Please solve the differential equation in its simplest form.

Question

$$sec^2(y) \frac{dy}{dx} + 2x \tan(y) = x^3$$ I am not able to get rid of that $dy/dx$ . Please help. PS: I need the answer as $\tan(y) =\frac{x^2 - 1}{2}$

Answer 1

Put tan y = t

Then we have,

$t' + 2xt = x^3$

It is first order linear equation.

As in the form y' + P(x).y = Q(x)

Solve it to find solution.

u(x) = $e^{\int p(x) dx}$

u(x) = $e^{\int 2x dx}$

u(x) = $e^{x^2}$

Now t = $\frac 1{u(x)} \int u(x).
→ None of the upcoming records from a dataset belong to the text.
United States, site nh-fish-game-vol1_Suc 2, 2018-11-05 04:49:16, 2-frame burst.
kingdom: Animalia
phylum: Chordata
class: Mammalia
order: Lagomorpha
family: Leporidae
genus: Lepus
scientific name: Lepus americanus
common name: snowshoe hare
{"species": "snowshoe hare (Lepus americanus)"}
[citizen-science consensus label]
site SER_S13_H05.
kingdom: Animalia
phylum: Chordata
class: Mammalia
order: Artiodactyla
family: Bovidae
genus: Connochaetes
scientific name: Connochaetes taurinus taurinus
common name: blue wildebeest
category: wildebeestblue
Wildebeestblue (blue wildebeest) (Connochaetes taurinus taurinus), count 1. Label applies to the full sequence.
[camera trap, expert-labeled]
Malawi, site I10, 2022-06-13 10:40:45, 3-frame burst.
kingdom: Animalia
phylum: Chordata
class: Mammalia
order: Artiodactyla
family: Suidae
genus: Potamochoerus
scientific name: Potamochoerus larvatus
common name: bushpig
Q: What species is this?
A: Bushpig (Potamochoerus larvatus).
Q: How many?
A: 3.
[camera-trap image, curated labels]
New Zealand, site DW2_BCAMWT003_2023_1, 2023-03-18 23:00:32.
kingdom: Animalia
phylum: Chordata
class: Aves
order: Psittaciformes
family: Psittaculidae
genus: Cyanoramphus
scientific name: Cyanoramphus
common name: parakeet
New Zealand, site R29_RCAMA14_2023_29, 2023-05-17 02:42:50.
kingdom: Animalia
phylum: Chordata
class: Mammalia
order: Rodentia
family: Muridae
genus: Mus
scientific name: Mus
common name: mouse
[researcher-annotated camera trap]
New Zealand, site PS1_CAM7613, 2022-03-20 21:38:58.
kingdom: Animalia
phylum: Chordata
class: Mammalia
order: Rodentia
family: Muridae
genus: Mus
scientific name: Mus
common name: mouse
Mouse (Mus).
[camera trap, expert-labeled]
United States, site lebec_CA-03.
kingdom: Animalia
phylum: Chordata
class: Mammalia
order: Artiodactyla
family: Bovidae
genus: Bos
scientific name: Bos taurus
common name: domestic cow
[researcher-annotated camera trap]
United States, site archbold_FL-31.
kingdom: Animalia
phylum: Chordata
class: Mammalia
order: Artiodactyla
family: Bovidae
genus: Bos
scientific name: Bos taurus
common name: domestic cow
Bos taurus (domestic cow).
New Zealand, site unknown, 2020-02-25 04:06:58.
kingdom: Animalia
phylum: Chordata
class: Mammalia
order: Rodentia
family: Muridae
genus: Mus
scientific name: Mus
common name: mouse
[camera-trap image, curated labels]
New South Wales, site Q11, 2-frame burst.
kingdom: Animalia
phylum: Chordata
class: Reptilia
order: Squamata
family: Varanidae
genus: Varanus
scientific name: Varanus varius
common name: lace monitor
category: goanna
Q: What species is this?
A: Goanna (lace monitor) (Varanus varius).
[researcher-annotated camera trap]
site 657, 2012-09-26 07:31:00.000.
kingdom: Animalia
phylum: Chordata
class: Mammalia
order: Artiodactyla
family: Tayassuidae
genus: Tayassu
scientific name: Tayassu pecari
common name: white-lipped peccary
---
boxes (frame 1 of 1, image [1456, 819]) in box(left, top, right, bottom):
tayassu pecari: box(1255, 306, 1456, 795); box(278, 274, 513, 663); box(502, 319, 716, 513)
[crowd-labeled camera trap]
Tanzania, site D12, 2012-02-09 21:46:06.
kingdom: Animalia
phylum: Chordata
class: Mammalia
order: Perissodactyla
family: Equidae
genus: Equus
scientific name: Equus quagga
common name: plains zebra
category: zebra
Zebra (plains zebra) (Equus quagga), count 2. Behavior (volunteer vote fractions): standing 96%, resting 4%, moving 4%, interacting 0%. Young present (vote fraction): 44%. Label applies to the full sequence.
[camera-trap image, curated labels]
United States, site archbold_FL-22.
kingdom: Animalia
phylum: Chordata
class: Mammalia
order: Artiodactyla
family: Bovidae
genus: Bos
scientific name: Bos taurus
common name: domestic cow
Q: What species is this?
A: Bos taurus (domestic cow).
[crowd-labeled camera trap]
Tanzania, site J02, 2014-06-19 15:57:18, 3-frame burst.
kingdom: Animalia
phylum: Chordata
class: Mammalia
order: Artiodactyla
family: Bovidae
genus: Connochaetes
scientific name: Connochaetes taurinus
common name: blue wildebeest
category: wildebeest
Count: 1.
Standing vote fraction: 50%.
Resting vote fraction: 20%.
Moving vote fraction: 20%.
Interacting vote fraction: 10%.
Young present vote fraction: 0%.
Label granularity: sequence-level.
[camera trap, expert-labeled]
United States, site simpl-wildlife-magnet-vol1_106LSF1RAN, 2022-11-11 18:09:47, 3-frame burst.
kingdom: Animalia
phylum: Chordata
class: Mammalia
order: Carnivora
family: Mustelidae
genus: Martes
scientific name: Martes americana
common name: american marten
Q(x) dx$

t = $\frac{1}{e^{x^2}} \int e^{x^2}. x^3 dx$

Now solve $\int e^{x^2}. x^3 dx$

Put $x^2 = z$

2x dx = dz

$x dx = \frac12 dz$

Above equation become,

$\frac 12 \int e^z. z dz$

Use integration by parts and replace values.

Answer 2

Hint. Guided by the answer/by inspection, we should make the substitution $z := \tan y$. Then the equation becomes $$ z' + 2xz = x^3$$

Answer 3

HINT:

$$\sec^2\left[\text{y}\left(x\right)\right]\cdot\text{y}'\left(x\right)+2\cdot x\cdot\tan\left[\text{y}\left(x\right)\right]=x^3$$

Let $\text{A}\left(x,\text{y}\right)=2\cdot x\cdot\tan\left(\text{y}\right)-x^3$ and $\text{B}\left(x,\text{y}\right)=\sec^2\left(\text{y}\right)$, this is not an exact equation, because:

$$\frac{\partial\space\text{A}\left(x,\text{y}\right)}{\partial\space\text{y}}=2\cdot x\cdot\sec^2\left(\text{y}\right)\ne0=\frac{\partial\space\text{B}\left(x,\text{y}\right)}{\partial x}$$

Find an integration factor, $\rho\left(x\right)$ such that:

$$\rho\left(x\right)\cdot\text{A}\left(x,\text{y}\right)+\rho\left(x\right)\cdot\text{B}\left(x,\text{y}\right)\cdot\text{y}'\left(x\right)=0$$

is exact.

This means:

$$\frac{\partial}{\partial\space\text{y}}\left[\rho\left(x\right)\cdot\text{A}\left(x,\text{y}\right)\right]=\frac{\partial}{\partial x}\left[\rho\left(x\right)\cdot\text{B}\left(x,\text{y}\right)\right]\implies2\cdot x\cdot\rho\left(x\right)\cdot\sec^2\left(\text{y}\right)=\sec^2\left(\text{y}\right)\cdot\rho\left(x\right)$$

This gives:

$$\int\frac{\rho'\left(x\right)}{\rho\left(x\right)}\space\text{d}x=\int2\cdot x\space\text{d}x=\ln\left|\rho\left(x\right)\right|=x^2$$